Chaco Culture National Historical Park preserves the ruins of American Indian habitations dating back to the 9th century. Access to the park, off the highway, is via a 34 km (21 mile) road, much of which is unpaved. However, the visitor who braves the journey is rewarded with extensive Native American ruins, some of which are remarkably well preserved. Take a self-guided tour or a ranger-narrated one and plan to do a lot of walking. Pueblo Bonito, the largest of the great houses, had, at its peak, more than 600 rooms and 40 kivas and was four stories high.

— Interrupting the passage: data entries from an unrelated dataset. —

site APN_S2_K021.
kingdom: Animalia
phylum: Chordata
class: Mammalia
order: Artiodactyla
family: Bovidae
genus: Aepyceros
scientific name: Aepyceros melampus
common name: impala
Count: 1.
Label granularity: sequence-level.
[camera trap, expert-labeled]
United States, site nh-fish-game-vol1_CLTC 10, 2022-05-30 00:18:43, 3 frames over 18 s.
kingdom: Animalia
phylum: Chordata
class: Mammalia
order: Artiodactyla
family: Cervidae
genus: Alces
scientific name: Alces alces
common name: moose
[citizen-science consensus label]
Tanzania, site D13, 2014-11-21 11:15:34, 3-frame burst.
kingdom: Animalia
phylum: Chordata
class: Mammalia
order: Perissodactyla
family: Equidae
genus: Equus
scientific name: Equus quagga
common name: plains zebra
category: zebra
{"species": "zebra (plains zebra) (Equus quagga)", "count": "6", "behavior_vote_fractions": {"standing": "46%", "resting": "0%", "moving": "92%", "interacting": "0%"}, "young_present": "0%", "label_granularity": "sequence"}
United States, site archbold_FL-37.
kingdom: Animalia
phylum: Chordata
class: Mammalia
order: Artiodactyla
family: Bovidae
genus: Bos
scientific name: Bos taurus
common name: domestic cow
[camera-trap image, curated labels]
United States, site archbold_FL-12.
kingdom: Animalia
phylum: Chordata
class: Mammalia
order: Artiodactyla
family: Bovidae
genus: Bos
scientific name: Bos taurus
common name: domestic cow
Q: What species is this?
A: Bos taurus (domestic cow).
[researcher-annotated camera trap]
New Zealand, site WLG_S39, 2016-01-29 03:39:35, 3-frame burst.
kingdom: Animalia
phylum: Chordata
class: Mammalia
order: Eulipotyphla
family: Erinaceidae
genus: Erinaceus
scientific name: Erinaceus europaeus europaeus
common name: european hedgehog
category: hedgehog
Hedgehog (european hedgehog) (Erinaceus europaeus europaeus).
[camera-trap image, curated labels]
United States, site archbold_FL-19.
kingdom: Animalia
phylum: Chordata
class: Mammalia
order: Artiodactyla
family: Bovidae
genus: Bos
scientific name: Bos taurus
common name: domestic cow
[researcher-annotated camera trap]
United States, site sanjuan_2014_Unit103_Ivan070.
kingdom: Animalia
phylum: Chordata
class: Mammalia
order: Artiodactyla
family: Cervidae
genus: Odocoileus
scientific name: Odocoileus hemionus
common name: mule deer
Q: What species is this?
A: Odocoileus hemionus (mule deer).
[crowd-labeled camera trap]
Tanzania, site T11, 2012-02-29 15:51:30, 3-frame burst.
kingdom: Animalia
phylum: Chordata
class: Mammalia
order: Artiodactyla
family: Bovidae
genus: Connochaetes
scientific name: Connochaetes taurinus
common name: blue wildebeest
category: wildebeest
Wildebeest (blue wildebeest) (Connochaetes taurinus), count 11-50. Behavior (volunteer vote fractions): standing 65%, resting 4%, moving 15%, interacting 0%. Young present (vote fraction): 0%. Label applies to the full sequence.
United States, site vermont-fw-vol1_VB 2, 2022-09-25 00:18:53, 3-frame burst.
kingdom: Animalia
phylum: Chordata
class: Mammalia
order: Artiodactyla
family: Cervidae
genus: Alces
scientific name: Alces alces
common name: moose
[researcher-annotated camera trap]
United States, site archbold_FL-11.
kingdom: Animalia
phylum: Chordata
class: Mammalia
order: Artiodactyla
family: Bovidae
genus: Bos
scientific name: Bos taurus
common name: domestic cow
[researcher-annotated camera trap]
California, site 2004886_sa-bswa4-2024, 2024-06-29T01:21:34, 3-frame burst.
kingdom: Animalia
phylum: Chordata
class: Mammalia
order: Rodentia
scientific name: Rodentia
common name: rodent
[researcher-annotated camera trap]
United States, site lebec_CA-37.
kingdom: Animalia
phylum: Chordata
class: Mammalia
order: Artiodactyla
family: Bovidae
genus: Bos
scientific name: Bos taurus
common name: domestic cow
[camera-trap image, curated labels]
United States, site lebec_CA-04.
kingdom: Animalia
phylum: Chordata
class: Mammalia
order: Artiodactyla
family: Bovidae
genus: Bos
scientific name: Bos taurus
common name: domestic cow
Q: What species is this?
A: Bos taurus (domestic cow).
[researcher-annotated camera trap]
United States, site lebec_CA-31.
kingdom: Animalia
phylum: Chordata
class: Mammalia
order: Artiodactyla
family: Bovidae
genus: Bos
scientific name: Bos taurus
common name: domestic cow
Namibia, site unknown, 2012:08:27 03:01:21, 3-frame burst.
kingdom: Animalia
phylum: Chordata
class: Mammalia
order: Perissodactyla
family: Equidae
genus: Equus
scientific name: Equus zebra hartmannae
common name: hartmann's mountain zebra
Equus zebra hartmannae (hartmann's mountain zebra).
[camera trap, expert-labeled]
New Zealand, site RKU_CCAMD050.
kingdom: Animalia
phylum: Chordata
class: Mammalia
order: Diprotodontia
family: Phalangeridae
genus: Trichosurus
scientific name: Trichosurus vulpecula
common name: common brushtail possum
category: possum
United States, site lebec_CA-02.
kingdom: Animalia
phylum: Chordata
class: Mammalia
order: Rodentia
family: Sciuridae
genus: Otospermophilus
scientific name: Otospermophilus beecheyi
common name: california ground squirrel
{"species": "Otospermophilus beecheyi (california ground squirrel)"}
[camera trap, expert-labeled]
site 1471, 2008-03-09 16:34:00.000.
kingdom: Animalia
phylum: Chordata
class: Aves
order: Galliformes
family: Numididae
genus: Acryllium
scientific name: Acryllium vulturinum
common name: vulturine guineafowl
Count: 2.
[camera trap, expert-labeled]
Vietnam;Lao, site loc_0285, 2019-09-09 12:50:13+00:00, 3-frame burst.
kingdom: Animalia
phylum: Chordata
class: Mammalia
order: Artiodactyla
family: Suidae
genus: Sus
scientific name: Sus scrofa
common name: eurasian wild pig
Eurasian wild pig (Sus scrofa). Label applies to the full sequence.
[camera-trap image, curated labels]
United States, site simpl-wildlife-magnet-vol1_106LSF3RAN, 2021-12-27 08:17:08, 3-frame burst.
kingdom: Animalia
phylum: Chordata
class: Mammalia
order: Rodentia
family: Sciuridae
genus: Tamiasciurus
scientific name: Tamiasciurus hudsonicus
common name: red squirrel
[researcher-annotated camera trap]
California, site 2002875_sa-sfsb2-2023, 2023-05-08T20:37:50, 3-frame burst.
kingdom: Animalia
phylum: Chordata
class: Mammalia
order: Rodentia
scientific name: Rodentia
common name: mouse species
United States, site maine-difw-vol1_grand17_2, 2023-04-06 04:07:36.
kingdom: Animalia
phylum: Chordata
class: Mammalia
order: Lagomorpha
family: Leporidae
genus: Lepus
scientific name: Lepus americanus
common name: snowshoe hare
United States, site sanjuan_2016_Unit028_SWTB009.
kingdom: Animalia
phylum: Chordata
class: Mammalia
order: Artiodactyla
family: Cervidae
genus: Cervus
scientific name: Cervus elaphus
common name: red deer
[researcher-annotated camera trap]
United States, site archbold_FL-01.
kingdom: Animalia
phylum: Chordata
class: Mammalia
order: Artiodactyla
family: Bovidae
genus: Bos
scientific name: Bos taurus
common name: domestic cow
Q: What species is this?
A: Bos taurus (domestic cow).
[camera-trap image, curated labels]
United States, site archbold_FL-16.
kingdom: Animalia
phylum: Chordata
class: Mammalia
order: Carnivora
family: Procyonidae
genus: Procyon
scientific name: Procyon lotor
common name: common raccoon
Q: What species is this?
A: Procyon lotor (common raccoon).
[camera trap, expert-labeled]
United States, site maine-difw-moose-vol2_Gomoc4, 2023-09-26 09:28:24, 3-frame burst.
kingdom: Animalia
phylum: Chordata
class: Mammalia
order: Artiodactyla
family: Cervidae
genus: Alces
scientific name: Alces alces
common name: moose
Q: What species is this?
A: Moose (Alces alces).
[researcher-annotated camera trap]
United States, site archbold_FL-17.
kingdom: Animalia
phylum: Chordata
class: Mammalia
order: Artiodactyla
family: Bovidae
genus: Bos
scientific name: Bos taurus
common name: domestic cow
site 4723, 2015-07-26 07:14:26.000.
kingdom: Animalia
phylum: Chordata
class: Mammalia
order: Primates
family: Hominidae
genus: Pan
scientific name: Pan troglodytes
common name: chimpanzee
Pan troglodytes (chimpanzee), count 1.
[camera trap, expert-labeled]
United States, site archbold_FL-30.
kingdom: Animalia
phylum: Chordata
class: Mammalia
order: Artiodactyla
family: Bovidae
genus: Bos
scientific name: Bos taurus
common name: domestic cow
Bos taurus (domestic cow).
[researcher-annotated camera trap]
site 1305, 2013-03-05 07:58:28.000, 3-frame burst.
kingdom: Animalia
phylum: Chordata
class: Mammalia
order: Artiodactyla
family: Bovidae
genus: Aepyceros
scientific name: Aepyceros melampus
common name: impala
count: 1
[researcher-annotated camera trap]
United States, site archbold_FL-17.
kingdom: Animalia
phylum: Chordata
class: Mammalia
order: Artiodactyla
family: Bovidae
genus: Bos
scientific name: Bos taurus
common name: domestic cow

The most convenient base of operations for a visit to the park, and a destination in its own right, is Albuquerque, New Mexico. Its Old Town is a classic Colonial, Spanish town, with flat-roofed, adobe buildings, a central plaza, bordered by a church and government and other buildings. It is easily walked and offers several museums as well as the ubiquitous shops and restaurants. The city of Albuquerque is a thriving metropolis and offers every available service, so it makes a great starting point for an exploration of a variety of western New Mexico and eastern Arizona attractions.
The Route 66 Historic Highway, also known as “The Mother Road”, and “Main Street, America”, was built to connect Chicago, Illinois, with Los Angeles, California, and provided a major route to the West for desperate families from the East and Midwest during the depression. The road was made more famous by a 1960’s television series and a song, recorded by Nat King Cole. Little of the old road still exists, because of the interstate highway system, but the areas that remain offer a nostalgic glimpse of the past. Probably the best preserved section runs through the city of Albuquerque and contains several good examples of vintage landmarks, such as the KiMo Theater (423 Central Ave, N.W.) and the gas station at 2455 Isleta Blvd.